I think the broad bump yesterday was probably too broad and we'll see more sector by sector during this volatility period. I mean I can't believe how much Tesla moved up (probably short covering?) - its as if people forgot how much the brand is damaged - unless I missed some robotaxi news? Anyway, I'm probably going to lean bit more into European stocks as I think they will come out of this fray in the best shape.... Did you say Thank You yesterday?
Sold the NVDA I picked up on tuesday evening, this AM. Please keep going back down so I can go in again lol.
The "Insiders" spike is actually were either people selling into the 10 year treasury auction or people that saw the results of the 10 year treasury auction started jumping in. I was in the middle of buying a few things once the auction happened but before the announcement.
That's what we were just talking about. The treasury auction caused the spike before the announcement.
Ah, ok. I don't follow this stuff much anymore and wasn't following along in the thread. The whole thing has gone from a corrupt clown show to a full-fledged corrupt circus, so I'm expecting the worst at all times.
There had to be some corruption too lol No way this admin can keep their lips sealed on something that big.
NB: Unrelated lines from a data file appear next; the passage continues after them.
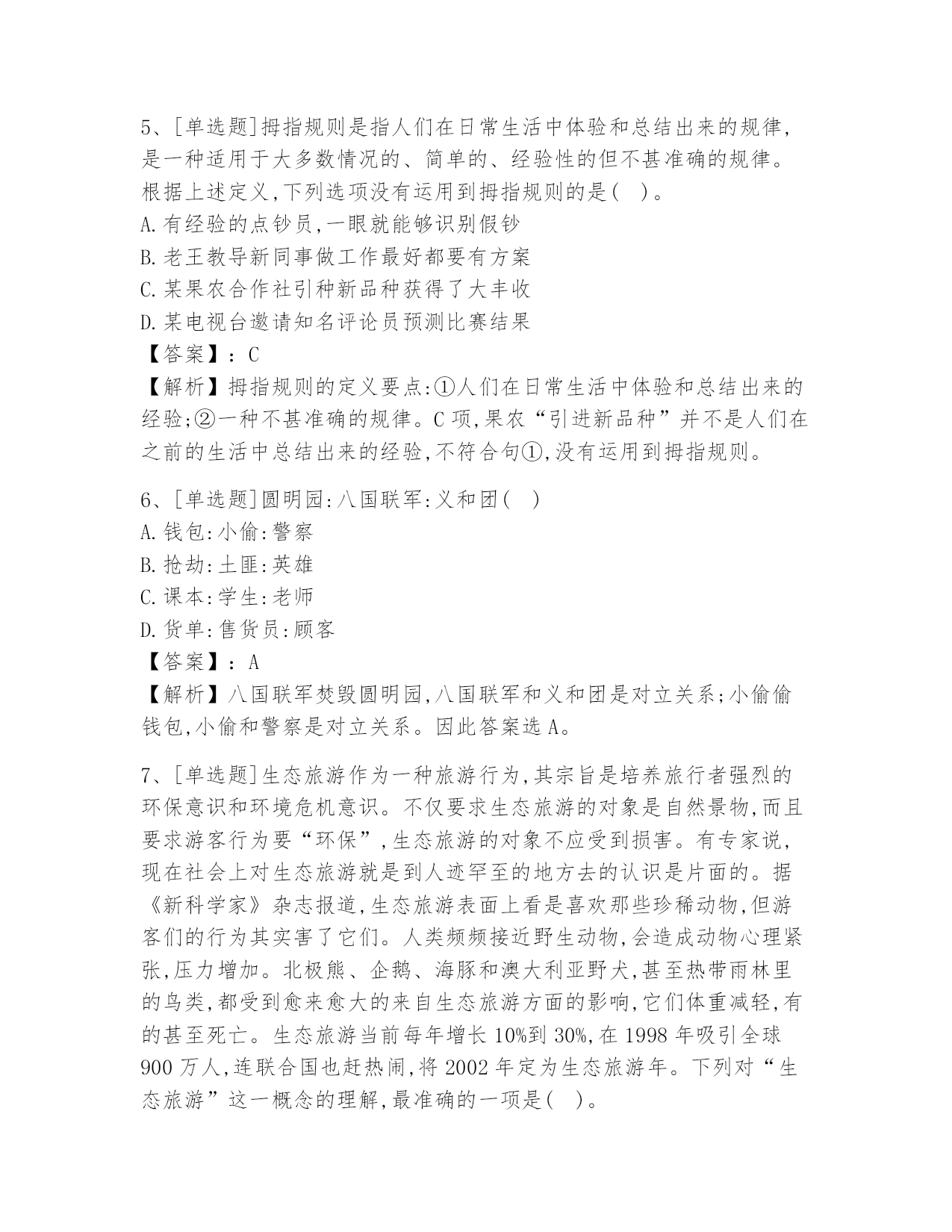 5、[单选题]拇指规则是指人们在日常生活中体验和总结出来的规律,是一种适用于大多数情况的、简单的、经验性的但不甚准确的规律。根据上述定义,下列选项没有运用到拇指规则的是( )。
A.有经验的点钞员,一眼就能够识别假钞
B.老王教导新同事做工作最好都要有方案
C.某果农合作社引种新品种获得了大丰收
D.某电视台邀请知名评论员预测比赛结果
【答案】:C
【解析】拇指规则的定义要点:①人们在日常生活中体验和总结出来的经验;②一种不甚准确的规律。C项,果农“引进新品种”并不是人们在之前的生活中总结出来的经验,不符合句①,没有运用到拇指规则。

6、[单选题]圆明园:八国联军:义和团( )
A.钱包:小偷:警察
B.抢劫:土匪:英雄
C.课本:学生:老师
D.货单:售货员:顾客
【答案】:A
【解析】八国联军焚毁圆明园,八国联军和义和团是对立关系;小偷偷钱包,小偷和警察是对立关系。因此答案选A。

7、[单选题]生态旅游作为一种旅游行为,其宗旨是培养旅行者强烈的环保意识和环境危机意识。不仅要求生态旅游的对象是自然景物,而且要求游客行为要“环保”,生态旅游的对象不应受到损害。有专家说,现在社会上对生态旅游就是到人迹罕至的地方去的认识是片面的。据《新科学家》杂志报道,生态旅游表面上看是喜欢那些珍稀动物,但游客们的行为其实害了它们。人类频频接近野生动物,会造成动物心理紧张,压力增加。北极熊、企鹅、海豚和澳大利亚野犬,甚至热带雨林里的鸟类,都受到愈来愈大的来自生态旅游方面的影响,它们体重减轻,有的甚至死亡。生态旅游当前每年增长10%到30%,在1998年吸引全球900万人,连联合国也赶热闹,将2002年定为生态旅游年。下列对“生态旅游”这一概念的理解,最准确的一项是( )。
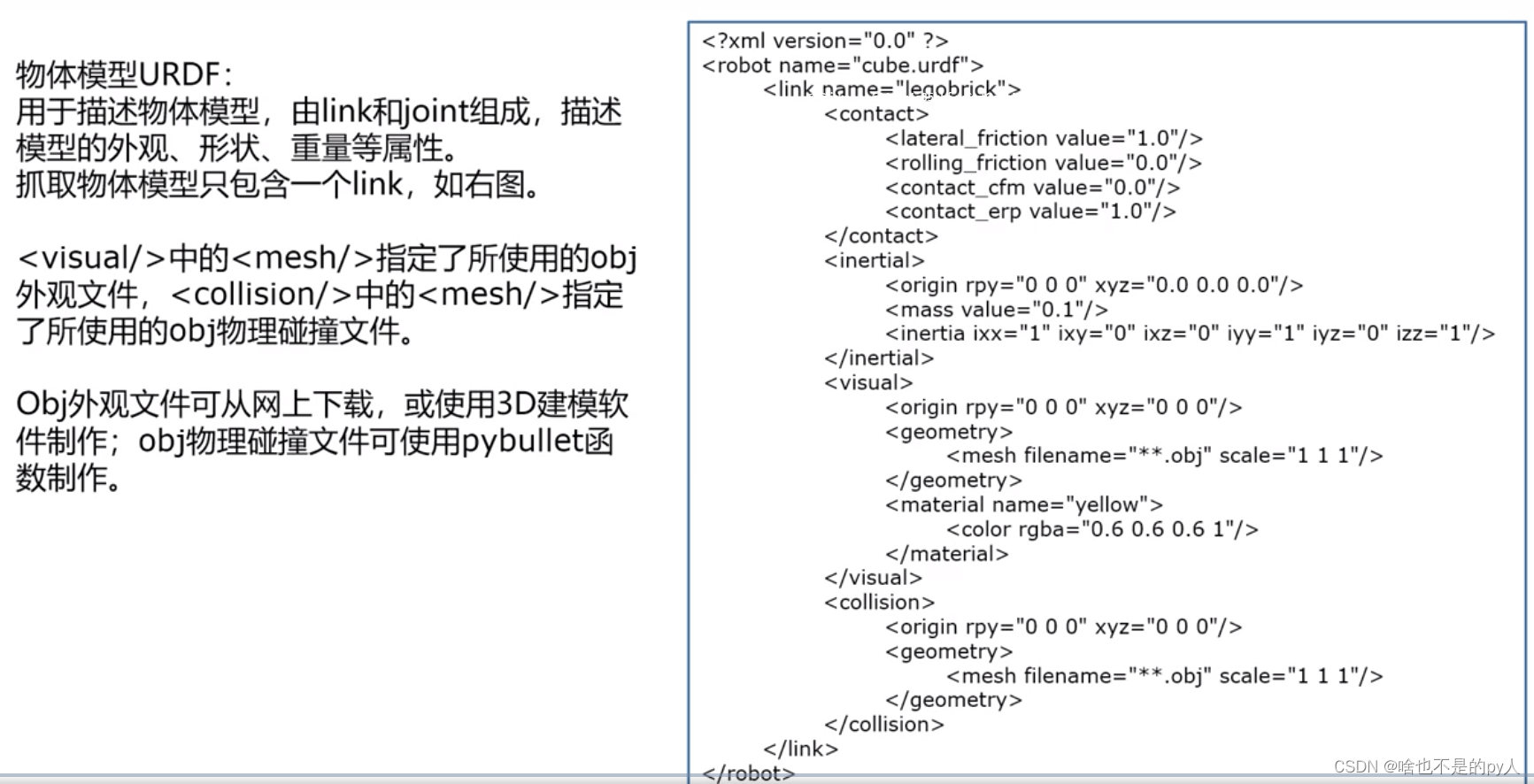 物体模型URDF：
用于描述物体模型，由link和joint组成，描述模型的外观、形状、重量等属性。
抓取物体模型只包含一个link，如右图。

<visual/>中的<mesh/>指定了所使用的obj外观文件，<collision/>中的<mesh/>指定了所使用的obj物理碰撞文件。

Obj外观文件可从网上下载，或使用3D建模软件制作；obj物理碰撞文件可使用pybullet函数制作。

<?xml version="0.0" ?>
<robot name="cube.urdf">
<link name="legobrick">
<contact>
<lateral_friction value="1.0"/>
<rolling_friction value="0.0"/>
<contact_cfm value="0.0"/>
<contact_erp value="1.0"/>
</contact>
<inertial>
<origin rpy="0 0 0" xyz="0.0 0.0 0.0"/>
<mass value="0.1"/>
<inertia ixx="1" ixy="0" ixz="0" iyy="1" iyz="0" izz="1"/>
</inertial>
<visual>
<origin rpy="0 0 0" xyz="0 0 0"/>
<geometry>
<mesh filename="**.obj" scale="1 1 1"/>
</geometry>
<material name="yellow">
<color rgba="0.6 0.6 0.6 1"/>
</material>
</visual>
<collision>
<origin rpy="0 0 0" xyz="0 0 0"/>
<geometry>
<mesh filename="**.obj" scale="1 1 1"/>
</geometry>
</collision>
</link>
</robot>

CSDN @啥也不是的py人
fwiw, this was Miran, who trying to gaslight the attendees at, https://www.hudson.org/events/chair...n-miran-trump-administrations-economic-agenda, with this intellectual dishonesty. "The American economic story has seen periods of high tariff rates coincide with extraordinary economic success,” . citing the McKinley presidency (1897 - 1901), when the gold standard was still relevant, and there was no Federal Reserve system. Biran also intentionally ignored the tariffs in the Hoover (1930s) / Trump 1.0 (2016-20) tenures. poster Amiga does a better job calling out Miran, https://bbs.clutchfans.net/threads/the-offical-trump-tariff-thread.325303/page-78#post-15681436, Miran's statement fundamentally misrepresents economic history. While growth did occur during McKinley's high-tariff presidency, attributing this to tariffs commits a basic logical fallacy – correlation does not prove causation. The robust growth of the late 1890s stemmed primarily from the technological revolution sweeping America, massive railroad expansion creating national markets, unprecedented European immigration providing labor, rapid urbanization driving consumer demand, and monetary expansion from new gold discoveries. Moreover, comparing the McKinley era to today's economy is profoundly wrong. The 19th century American economy bore little resemblance to our modern globally-integrated system – international trade was marginal to GDP, global supply chains didn't exist, digital commerce was unimaginable, and America was an emerging industrial power with naturally higher growth rates, not the world's dominant economy. So, what alarms me is, these GUYS BELIEVE HIGH TARIFF is GOOD, thereofre, these tariffs aren't merely negotiating leverage – they represent the administration's core economic doctrine. With advisors like Miran cherry-picking historical examples to justify permanent protectionism while ignoring centuries of economic scholarship, we're witnessing ideology trumping evidence-based policy. This rigid commitment to high tariffs as THE POLICY itself, rather than as a means to an end, is a huge gamble to American prosperity.